Look at a complete example in a Go playground: https://play.golang.org/p/u7SAGOLmDke.

I also made a repo where I demonstrate how this technique together with Redis pipelining feature allows to fully utilize connection for a good performance https://github.com/FZambia/redigo-smart-batching.

Another advice for those who run WebSocket services in Kubernetes. Learn how your ingress behaves – for example Nginx ingress can reload its configuration on every change inside Kubernetes services map resulting into closing all active WebSocket connections. Proxies like Envoy don't have this behaviour, so you can reduce number of mass disconnections in your system. You can also proxy WebSocket without using ingress at all over configured WebSocket service NodePort.

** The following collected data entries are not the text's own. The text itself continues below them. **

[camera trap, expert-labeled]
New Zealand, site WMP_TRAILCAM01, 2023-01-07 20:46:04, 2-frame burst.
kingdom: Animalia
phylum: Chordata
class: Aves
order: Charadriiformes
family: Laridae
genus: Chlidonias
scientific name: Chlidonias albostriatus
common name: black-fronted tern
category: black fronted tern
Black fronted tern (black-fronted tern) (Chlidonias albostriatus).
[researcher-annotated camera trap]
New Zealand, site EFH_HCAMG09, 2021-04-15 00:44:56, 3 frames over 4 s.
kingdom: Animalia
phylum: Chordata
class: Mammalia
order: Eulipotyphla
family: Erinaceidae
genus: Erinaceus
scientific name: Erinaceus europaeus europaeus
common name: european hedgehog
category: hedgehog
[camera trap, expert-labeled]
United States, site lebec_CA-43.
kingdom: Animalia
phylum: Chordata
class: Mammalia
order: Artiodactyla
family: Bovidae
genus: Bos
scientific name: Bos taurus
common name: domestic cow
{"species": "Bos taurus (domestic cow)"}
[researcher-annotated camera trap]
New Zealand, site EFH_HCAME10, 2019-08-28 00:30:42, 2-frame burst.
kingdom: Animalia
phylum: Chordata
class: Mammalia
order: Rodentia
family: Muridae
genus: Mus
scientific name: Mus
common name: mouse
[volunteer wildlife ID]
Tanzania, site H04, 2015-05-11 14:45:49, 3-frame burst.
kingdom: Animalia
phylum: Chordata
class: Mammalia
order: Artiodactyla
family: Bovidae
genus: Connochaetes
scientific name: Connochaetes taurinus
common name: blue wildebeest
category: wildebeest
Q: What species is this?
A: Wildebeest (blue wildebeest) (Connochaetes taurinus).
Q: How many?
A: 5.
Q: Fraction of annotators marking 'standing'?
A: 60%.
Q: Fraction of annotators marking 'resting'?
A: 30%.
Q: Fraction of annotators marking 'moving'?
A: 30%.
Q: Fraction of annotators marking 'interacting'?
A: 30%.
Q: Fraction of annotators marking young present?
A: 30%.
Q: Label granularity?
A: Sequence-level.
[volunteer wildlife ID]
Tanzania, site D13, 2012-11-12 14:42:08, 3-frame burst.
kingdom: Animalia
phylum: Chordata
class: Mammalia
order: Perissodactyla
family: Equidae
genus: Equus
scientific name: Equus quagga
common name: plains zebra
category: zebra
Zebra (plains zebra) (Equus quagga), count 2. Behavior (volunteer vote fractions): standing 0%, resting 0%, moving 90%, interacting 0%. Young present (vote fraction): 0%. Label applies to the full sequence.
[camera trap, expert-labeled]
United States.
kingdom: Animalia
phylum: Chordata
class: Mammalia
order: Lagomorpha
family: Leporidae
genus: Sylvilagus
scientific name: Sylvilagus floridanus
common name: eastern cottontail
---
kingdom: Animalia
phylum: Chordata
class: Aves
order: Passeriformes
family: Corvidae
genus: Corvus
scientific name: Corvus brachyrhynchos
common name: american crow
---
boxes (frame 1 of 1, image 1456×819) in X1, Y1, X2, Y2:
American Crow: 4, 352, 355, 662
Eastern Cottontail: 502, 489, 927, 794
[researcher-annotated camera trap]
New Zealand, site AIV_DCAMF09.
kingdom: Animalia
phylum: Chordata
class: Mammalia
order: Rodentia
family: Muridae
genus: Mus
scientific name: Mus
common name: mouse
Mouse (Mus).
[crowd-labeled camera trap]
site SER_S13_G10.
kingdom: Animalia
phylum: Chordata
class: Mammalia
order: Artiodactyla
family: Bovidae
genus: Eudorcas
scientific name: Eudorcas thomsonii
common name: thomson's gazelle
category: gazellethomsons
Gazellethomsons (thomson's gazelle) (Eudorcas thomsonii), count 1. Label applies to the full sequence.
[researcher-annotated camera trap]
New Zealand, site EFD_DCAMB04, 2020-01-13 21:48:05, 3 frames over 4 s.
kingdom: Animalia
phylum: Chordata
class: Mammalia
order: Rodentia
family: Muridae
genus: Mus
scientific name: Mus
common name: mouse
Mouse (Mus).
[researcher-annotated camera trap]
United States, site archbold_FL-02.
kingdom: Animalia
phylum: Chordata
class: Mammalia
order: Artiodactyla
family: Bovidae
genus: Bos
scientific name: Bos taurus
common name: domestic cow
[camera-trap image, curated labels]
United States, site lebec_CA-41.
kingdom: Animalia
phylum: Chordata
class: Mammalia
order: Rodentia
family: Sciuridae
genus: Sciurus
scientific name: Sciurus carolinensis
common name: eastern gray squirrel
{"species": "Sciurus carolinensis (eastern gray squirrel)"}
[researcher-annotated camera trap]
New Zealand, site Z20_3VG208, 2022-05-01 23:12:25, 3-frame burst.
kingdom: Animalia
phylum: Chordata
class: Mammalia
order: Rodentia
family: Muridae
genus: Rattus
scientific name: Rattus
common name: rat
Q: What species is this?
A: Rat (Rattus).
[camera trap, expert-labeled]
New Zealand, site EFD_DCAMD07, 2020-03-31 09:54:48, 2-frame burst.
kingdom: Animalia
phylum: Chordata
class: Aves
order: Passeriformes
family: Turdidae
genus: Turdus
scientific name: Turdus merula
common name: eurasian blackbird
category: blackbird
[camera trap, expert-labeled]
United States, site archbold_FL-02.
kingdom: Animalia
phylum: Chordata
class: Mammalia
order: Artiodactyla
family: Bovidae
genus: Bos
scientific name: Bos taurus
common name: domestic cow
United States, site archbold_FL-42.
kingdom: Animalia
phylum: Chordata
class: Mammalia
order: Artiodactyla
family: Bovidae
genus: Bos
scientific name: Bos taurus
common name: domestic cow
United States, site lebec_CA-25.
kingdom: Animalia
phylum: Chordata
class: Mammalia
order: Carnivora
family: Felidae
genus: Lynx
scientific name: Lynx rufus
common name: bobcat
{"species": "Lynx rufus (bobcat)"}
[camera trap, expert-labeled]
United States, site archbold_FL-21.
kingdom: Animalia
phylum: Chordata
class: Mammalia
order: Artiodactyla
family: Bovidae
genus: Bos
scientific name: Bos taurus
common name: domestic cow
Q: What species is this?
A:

Message event stream benefits

Here comes a final part of this post. Maybe the most important one.

Not only mass client re-connections could create a significant load on a session backend but also a huge load on your main application database. Why? Because WebSocket applications are stateful. Clients rely on a stream of messages coming from a backend to maintain its state actual. As soon as connection dropped client tries to reconnect. In some scenarios it also wants to restore its actual state. What if client reconnected after 3 seconds? How many state updates it could miss? Nobody knows. So to make sure state is actual client tries to get it from application database. This is again a significant spike in load on your main database in massive reconnect scenario. In can be really painful with many active connections.

So what I think is nice to have for scenarios where we can't afford to miss messages (like in chat-like apps for example) is having effective and performant stream of messages inside each channel. Keep this stream in fast in-memory storage. This stream can have time retention and be limited in size (think about it as a sliding window of messages). I already mentioned that Redis can do this – it's possible to keep messages in Redis List or Redis Stream data structures. Other broker solutions could give you access to such a stream inside each channel out of the box.

So as soon as client reconnects it can restore its state from fast in-memory event stream without even querying your database. Actually to survive mass reconnect scenario you don't need to keep such a stream for a long time – several minutes should be enough. You can even create your own Websocket fallback implementation (like Long-Polling) utilizing event stream with limited retention.

Conclusion

Hope advices given here will be useful for a reader and will help writing a more robust and more scalable real-time application backends.

Centrifugo server and Centrifuge library for Go language have most of the mechanics described here including the last one – message stream for topics limited by size and retention period. Both also have techniques to prevent message loss due to at most once nature of Redis PUB/SUB giving at least once delivery guarantee inside message history window size and retention period.